Some of your license terms are extremely off-putting:

Quote

Esenthel Engine code/algorithms/designs may NOT be used for development/improvement of other Game Engines. You may NOT browse Esenthel Engine source code if you work on improving other Game Engines, in that case you may only compile it with the included tool and work with the compiled binary version of Esenthel Engine.

Troubling, likely an enforcement nightmare, and I suspect not defensible in court though IANAL. Definitely enough to steer people away, though.

Yes it's extremely off-putting for people who want to take stuff out from Esenthel engine and put it into other game engines. But Esenthel wasn't built for that purpose. 

Esenthel was built so people can use it to make games and applications, and for that purpose it's extremely generous, you can use it for free without any royalties or any attribution either. 

I don't want someone copying my codes and turn it into their own competing product. Game engine market is already highly competitive. To me I see it as normal copyright protection. If you're aware of a better protection system, feel free to let me know.
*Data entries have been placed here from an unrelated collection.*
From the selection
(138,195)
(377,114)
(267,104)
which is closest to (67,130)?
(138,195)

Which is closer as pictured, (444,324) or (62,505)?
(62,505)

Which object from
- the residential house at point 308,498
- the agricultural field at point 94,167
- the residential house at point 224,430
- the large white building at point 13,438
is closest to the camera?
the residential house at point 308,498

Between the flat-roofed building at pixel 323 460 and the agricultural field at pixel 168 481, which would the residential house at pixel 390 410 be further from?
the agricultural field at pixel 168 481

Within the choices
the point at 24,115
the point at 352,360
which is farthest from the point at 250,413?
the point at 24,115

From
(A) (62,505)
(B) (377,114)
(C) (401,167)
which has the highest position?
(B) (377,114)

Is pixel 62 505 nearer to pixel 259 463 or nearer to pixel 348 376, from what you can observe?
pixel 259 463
Thanks 

21 hours ago, JTippetts said:

Troubling, likely an enforcement nightmare, and I suspect not defensible in court though IANAL.

@JTippetts @esenthel So, from experience as I've talked something similar with my lawyer, who is my friend, in the past (and this counts for Czech Republic - which will be similar, but not necessarily the same, in other EU countries, yet it will differ a lot compared to USA). If your code is open source available, then:

  • If somebody upgrades his engine based on the source he read in yours (which is at this point public knowledge), but by creating new source, even similar, you have no chance winning the process (i.e. he doesn't copy the actual source code, but he may copy your ideas - this is perfectly legal here).

    Defendant would base defense on fact, that he learned from public knowledge to create new product from scratch. There is no way how to prevent this when your source code is public knowledge. A public knowledge is open source software according to Czech law, no matter what license you put on it.

    Also, as Czech Patent Office does not allow patenting of software, algorithms, math methods, not even your know-how (and many many more can't be patented at all) - so even if you would fill patents in your country, by not blocking Czech Republic from accessing it - you added it into 'public knowledge' here (so physical people (people) or juristic people (companies) registered here can use it as source of knowledge.
     
  • If somebody straight copies major parts of your source into their, then you may have high chance of winning the process (depending on judge and court, the result may differ though - so you're not having 100% chance of winning here). This is standard license infringement.

Either way you will get a note that if you don't want your code to become public knowledge, you shouldn't have moved it into public domain at all.

My current blog on programming, linux and stuff - http://gameprogrammerdiary.blogspot.com

22 hours ago, esenthel said:

I don't want someone copying my codes and turn it into their own competing product. Game engine market is already highly competitive. To me I see it as normal copyright protection.

Copying code is a copyright infringement. Attempting to prevent someone from browsing your source code if they have ever developed on another engine is not normal copyright protection. Quite far from it, actually. Essentially, anyone who has ever worked on an engine (their own, or others) is putting themselves in danger of having you sue them simply for visiting your github link. While such a suit is unlikely to succeed, and could eventually backfire back on yourself, it could still be expensive for the defendant, so on that grounds alone I would highly recommend people steer clear of this mess.